Записки актера Щепкина — страница 14 из 20

Но что же! Несмотря на это страшное изменение, мне показалось, что князь играть совсем не умеет. У, как я торжествовал в этот миг, думая: «Вот оно! Оттого что вельможа, так и хорошо! И что это за игра? Руками действовать не умеет, а говорит… смешно сказать! – говорит просто, ну так, как все говорят. Да что же это за игра? Нет! далеко вашему сиятельству до нас!» Одним словом, все, игравшие с ним, казались мне лучше его, потому что играли, а особенно игравший Скапина. Он говорил с такою быстротою и махал так сильно руками, как любой самый лучший настоящий актер. Князь же все продолжал по-прежнему; только странно, что, несмотря на простоту его игры, что я считал неуменьем играть, в продолжение всей роли, где только шло дело о деньгах, вам видно было, что это касалось самого больного места души его, и в этот миг вы забывали всех актеров. Страх смерти и боязнь расстаться с деньгами были поразительно верны и ужасны в игре князя, и простота, с которою он говорил, нисколько не мешала его игре. Чем далее шла пьеса, тем больше я увлекался и, наконец, даже усомнился, что чуть ли не было бы хуже, если б он играл по-нашему. Словом, действительность овладела мною и не выпустила меня уже до окончания спектакля: кроме князя, я никого уже не видал; я, так сказать, прирос к нему. Его страдания, его звуки отзывались в душе моей; каждое слово его своею естественностью приводило меня в восторг и вместе с тем терзало меня. В сцене, где открылся обман и Салидар узнал, что фальшивым образом выманили у него завещание, я испугался за князя; я думал, что он умрет, ибо при такой сильной любви к деньгам, какую князь имел к ним в Салидаре, невозможно было, потеряв их, жить ни минуты.

Задание a —
Выведите без изменений кусок строк, который начинается со строки с «With regard to» и заканчивается строкой с «Answer: pixel 33», обе включительно.
Отрывок и строки между собой никак не связаны.

Вопросы о геометрии сцены
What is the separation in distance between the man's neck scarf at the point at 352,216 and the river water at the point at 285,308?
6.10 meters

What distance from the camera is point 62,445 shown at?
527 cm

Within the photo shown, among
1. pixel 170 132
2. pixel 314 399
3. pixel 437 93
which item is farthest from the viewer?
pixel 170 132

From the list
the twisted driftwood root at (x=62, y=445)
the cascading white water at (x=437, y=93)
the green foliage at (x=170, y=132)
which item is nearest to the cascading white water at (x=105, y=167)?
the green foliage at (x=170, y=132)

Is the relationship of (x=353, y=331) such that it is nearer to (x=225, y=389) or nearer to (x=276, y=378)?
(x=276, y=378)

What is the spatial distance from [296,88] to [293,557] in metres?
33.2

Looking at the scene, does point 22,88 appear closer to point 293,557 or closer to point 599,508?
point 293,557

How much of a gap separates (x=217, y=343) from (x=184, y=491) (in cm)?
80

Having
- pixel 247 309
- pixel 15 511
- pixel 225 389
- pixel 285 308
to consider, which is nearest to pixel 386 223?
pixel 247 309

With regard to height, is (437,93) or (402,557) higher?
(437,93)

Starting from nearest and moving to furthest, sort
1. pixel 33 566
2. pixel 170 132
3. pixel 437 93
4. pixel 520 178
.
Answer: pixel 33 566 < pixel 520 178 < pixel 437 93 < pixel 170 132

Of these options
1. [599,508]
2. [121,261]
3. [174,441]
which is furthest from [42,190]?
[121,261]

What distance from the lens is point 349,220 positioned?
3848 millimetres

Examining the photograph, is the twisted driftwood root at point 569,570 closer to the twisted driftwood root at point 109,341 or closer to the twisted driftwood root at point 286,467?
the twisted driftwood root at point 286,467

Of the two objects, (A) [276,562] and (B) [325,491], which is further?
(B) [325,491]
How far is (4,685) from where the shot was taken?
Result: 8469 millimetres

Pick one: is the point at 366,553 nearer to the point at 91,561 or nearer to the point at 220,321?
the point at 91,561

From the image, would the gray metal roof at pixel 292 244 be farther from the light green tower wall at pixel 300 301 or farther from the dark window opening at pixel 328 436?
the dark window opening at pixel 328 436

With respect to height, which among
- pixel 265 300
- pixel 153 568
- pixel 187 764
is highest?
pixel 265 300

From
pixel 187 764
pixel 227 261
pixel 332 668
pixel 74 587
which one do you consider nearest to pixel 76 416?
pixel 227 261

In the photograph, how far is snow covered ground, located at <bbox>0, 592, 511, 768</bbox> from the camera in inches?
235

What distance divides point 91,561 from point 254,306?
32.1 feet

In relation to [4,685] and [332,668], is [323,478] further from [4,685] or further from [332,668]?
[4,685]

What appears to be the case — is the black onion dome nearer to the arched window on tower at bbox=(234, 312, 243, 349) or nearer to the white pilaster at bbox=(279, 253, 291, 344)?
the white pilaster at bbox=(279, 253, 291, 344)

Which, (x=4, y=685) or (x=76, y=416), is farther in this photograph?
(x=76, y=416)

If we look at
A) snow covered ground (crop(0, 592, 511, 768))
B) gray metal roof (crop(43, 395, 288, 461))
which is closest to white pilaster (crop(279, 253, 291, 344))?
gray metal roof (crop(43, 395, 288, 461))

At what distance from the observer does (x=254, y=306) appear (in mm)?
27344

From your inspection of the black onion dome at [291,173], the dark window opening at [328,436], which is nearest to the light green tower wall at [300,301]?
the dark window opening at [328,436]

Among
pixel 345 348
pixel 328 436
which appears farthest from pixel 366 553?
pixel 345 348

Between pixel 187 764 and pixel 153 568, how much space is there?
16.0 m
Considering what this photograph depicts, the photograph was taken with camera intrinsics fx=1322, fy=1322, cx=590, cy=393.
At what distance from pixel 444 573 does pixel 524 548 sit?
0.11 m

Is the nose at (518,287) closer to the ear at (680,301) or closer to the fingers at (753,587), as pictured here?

Задание b —
Выпишите из отрывка все глаголы в личной форме, у которых подлежащее — слово «я».

Ожидаемый ответ a —
With regard to height, is (437,93) or (402,557) higher?
(437,93)

Starting from nearest and moving to furthest, sort
1. pixel 33 566
2. pixel 170 132
3. pixel 437 93
4. pixel 520 178
.
Answer: pixel 33 566 < pixel 520 178 < pixel 437 93 < pixel 170 132

Ожидаемый ответ b —
торжествовал, считал, увлекался, усомнился, видал, прирос, испугался, думал